# Experiment 005: Comprehensive Ensemble from ALL Sources

The evaluator identified that we haven't explored all pre-optimized sources.
There are 692 CSV files in the snapshots directory!

This experiment will:
1. Scan ALL CSV files
2. Score each per-N
3. Build ensemble picking best per-N from ALL sources
4. Compare to current best

In [None]:
import pandas as pd
import numpy as np
from shapely.geometry import Polygon
import os
import glob
from tqdm import tqdm
import shutil

# Tree geometry
TX = [0, 0.125, 0.0625, 0.2, 0.1, 0.35, 0.075, 0.075, -0.075, -0.075, -0.35, -0.1, -0.2, -0.0625, -0.125]
TY = [0.8, 0.5, 0.5, 0.25, 0.25, 0, 0, -0.2, -0.2, 0, 0, 0.25, 0.25, 0.5, 0.5]

def parse_value(s):
    if isinstance(s, str) and s.startswith('s'):
        return float(s[1:])
    return float(s)

def create_tree_polygon(x, y, deg):
    angle_rad = np.radians(deg)
    cos_a, sin_a = np.cos(angle_rad), np.sin(angle_rad)
    vertices = [(tx * cos_a - ty * sin_a + x, tx * sin_a + ty * cos_a + y) for tx, ty in zip(TX, TY)]
    return Polygon(vertices)

def compute_bounding_side(polygons):
    if not polygons:
        return 0
    all_points = []
    for poly in polygons:
        all_points.extend(list(poly.exterior.coords))
    all_points = np.array(all_points)
    return max(all_points.max(axis=0) - all_points.min(axis=0))

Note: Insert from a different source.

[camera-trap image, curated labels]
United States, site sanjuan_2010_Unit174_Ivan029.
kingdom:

def compute_score_for_n(df, n):
    prefix = f"{n:03d}_"
    trees = df[df['id'].str.startswith(prefix)]
    if len(trees) != n:
        return float('inf'), None
    polygons = [create_tree_polygon(parse_value(row['x']), parse_value(row['y']), parse_value(row['deg'])) for _, row in trees.iterrows()]
    side = compute_bounding_side(polygons)
    return side**2 / n, trees

def compute_total_score(df):
    return sum(compute_score_for_n(df, n)[0] for n in range(1, 201))

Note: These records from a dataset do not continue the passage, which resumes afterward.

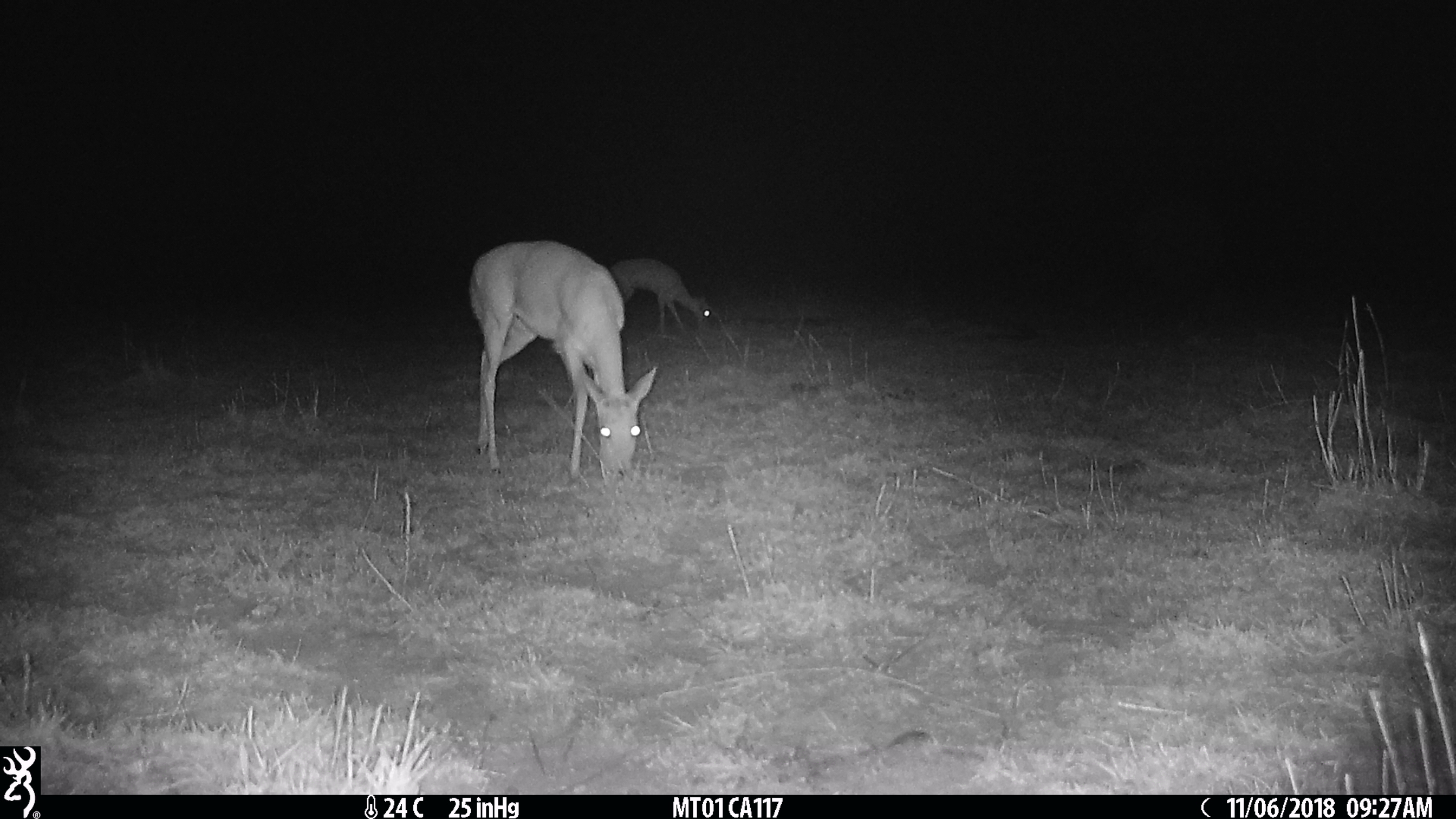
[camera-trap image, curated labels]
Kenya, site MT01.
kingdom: Animalia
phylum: Chordata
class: Mammalia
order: Artiodactyla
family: Bovidae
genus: Ourebia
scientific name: Ourebia ourebi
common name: oribi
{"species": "oribi (Ourebia ourebi)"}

print("Functions defined")

In [None]:
# Find ALL CSV files in snapshots
all_csvs = glob.glob('/home/nonroot/snapshots/santa-2025/**/*.csv', recursive=True)
print(f"Found {len(all_csvs)} CSV files")

# Also add external data CSVs
external_csvs = glob.glob('/home/code/external_data/**/*.csv', recursive=True)
all_csvs.extend(external_csvs)
print(f"Total with external data: {len(all_csvs)} CSV files")

In [None]:
# Load and validate each CSV, keeping only valid submission files
valid_sources = []

for csv_path in tqdm(all_csvs, desc="Scanning CSVs"):
    try:
        df = pd.read_csv(csv_path)
        # Check if it's a valid submission file
        if 'id' in df.columns and 'x' in df.columns and 'y' in df.columns and 'deg' in df.columns:
            # Check if it has the right number of rows (20100 for complete submission)
            if len(df) >= 20000:  # Allow some flexibility
                valid_sources.append(csv_path)
    except Exception as e:
        pass

print(f"\nFound {len(valid_sources)} valid submission files")

In [None]:
# Score each valid source and find total score
print("Scoring each source...")
source_scores = []

for csv_path in tqdm(valid_sources, desc="Scoring sources"):
    try:
        df = pd.read_csv(csv_path)
        total_score = compute_total_score(df)
        if total_score < 200:  # Sanity check - valid scores should be < 200
            source_scores.append((csv_path, total_score))
    except Exception as e:
        pass

# Sort by score
source_scores.sort(key=lambda x: x[1])

print(f"\nTop 20 sources by total score:")
for path, score in source_scores[:20]:
    print(f"  {score:.6f}: {path.split('/')[-1]}")

In [None]:
# Build comprehensive ensemble: for each N, find the best source
print("\nBuilding comprehensive ensemble...")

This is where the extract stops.